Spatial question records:
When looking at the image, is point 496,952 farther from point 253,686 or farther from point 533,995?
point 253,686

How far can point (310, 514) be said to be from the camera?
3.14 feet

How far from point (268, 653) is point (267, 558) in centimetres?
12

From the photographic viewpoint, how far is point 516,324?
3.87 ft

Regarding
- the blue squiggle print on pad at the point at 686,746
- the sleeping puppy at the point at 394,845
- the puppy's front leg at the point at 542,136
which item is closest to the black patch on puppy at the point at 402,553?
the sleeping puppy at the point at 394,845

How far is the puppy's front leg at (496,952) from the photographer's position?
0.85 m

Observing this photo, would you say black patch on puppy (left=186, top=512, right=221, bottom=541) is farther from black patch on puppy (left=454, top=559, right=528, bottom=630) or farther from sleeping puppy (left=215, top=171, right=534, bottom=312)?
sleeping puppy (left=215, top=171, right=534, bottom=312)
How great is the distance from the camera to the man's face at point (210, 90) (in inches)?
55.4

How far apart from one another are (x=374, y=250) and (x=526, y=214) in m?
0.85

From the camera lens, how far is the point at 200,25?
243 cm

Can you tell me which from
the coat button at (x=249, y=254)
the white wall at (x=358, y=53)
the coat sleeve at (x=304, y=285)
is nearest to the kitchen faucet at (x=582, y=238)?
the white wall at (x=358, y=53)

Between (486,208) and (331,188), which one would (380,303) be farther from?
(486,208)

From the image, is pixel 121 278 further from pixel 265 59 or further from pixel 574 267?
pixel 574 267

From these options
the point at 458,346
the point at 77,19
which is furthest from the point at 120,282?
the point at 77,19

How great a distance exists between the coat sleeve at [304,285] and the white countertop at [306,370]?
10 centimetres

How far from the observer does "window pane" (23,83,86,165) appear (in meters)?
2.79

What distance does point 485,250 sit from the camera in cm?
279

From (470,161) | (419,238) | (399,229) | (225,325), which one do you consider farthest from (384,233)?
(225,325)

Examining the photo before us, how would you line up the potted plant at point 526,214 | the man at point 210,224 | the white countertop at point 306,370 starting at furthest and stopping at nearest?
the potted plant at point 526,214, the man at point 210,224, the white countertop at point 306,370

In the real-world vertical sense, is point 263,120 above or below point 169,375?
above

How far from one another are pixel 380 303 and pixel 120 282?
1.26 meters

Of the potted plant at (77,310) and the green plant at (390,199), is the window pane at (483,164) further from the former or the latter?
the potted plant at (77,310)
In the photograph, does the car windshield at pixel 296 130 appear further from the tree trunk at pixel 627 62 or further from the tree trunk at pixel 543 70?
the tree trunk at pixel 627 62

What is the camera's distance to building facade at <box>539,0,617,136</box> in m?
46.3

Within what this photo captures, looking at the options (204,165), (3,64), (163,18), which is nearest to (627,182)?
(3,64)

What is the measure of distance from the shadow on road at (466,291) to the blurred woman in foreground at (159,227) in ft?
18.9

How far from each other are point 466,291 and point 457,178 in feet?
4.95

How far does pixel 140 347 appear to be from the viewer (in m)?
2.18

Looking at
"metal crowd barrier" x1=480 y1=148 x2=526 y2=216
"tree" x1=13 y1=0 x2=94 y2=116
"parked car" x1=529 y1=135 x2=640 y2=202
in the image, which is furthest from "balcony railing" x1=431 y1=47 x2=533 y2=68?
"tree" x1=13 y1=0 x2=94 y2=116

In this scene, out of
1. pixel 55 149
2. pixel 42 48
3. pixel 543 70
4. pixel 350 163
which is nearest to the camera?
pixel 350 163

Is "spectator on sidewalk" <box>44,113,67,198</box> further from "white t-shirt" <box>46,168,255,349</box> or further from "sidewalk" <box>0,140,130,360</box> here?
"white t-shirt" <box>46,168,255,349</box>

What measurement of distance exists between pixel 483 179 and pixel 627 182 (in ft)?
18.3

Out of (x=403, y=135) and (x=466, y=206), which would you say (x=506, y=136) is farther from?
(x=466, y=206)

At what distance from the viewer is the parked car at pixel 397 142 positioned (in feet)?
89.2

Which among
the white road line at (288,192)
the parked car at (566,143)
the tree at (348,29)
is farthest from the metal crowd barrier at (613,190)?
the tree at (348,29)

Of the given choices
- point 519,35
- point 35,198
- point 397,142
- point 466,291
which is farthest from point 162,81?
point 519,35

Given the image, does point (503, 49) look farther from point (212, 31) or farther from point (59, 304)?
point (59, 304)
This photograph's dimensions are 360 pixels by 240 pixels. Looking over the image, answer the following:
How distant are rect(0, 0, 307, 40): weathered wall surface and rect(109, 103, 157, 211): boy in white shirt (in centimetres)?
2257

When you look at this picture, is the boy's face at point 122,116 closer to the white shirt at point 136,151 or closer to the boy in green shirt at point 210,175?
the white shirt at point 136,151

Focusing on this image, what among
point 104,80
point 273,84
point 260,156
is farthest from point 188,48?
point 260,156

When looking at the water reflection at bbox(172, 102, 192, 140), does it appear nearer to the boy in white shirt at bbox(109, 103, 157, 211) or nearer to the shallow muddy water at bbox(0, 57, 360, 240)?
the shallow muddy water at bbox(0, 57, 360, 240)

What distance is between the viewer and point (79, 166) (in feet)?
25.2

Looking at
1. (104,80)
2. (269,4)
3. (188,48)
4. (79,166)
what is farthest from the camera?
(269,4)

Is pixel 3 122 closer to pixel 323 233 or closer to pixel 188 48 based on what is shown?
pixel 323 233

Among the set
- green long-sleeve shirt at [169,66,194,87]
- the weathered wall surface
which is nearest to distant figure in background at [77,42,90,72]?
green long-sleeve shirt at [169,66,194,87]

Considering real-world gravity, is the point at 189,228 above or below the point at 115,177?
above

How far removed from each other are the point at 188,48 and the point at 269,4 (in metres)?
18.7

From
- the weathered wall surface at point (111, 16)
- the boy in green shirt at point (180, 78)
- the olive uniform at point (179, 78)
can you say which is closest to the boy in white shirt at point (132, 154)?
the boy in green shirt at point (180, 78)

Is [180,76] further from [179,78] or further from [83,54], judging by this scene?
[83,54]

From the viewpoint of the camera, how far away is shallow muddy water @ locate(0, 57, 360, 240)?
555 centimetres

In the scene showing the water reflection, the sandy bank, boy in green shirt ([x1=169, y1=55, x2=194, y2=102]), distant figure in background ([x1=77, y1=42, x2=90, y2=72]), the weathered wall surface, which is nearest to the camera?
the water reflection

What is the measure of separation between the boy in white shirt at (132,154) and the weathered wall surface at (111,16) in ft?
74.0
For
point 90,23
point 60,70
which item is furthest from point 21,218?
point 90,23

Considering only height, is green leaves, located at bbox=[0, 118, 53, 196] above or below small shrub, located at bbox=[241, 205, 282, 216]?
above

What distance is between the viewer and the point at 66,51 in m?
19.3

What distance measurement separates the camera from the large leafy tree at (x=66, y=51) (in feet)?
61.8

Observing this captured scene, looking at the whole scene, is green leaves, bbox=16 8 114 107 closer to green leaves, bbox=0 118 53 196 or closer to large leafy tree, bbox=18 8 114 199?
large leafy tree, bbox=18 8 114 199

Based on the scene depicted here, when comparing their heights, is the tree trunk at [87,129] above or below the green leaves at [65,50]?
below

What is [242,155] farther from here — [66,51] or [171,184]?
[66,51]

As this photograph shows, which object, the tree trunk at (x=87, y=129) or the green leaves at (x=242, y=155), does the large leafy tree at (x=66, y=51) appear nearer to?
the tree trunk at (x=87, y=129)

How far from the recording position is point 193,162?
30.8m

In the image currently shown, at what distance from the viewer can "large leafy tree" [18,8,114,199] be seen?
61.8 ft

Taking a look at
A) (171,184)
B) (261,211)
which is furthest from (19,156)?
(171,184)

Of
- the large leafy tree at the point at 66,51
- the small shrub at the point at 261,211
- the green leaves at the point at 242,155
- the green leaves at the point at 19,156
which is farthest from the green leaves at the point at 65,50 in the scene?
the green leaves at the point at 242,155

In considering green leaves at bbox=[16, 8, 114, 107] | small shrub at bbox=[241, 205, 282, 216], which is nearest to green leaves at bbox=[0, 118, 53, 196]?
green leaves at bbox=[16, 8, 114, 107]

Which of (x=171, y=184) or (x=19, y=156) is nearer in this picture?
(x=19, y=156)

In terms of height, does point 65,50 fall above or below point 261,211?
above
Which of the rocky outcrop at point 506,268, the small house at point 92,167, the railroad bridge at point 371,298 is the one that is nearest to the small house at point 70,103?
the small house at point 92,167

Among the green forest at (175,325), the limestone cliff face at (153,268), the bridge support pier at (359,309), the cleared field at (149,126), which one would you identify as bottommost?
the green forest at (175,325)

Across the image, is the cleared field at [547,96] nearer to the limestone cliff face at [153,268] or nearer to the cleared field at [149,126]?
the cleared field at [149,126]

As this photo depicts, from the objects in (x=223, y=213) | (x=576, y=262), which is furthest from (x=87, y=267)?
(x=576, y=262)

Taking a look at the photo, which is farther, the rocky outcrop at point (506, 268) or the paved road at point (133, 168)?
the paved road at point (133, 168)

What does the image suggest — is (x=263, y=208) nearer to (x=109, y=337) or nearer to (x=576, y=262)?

### Stated goal:
Reproduce precisely the span of lines that begins at the line containing "Among the green" and ends with the last line of the listing.

### Finished task:
Among the green forest at (175,325), the limestone cliff face at (153,268), the bridge support pier at (359,309), the cleared field at (149,126), which one would you identify as bottommost?
the green forest at (175,325)

Across the image, is the cleared field at [547,96] nearer to the limestone cliff face at [153,268] or nearer to the cleared field at [149,126]?
the cleared field at [149,126]

As this photo depicts, from the objects in (x=223, y=213) | (x=576, y=262), which is furthest from (x=87, y=267)?
(x=576, y=262)

Taking a look at the photo, which is farther, the rocky outcrop at point (506, 268) or the paved road at point (133, 168)?
the paved road at point (133, 168)

What does the image suggest — is (x=263, y=208) nearer to (x=109, y=337) or nearer to (x=576, y=262)?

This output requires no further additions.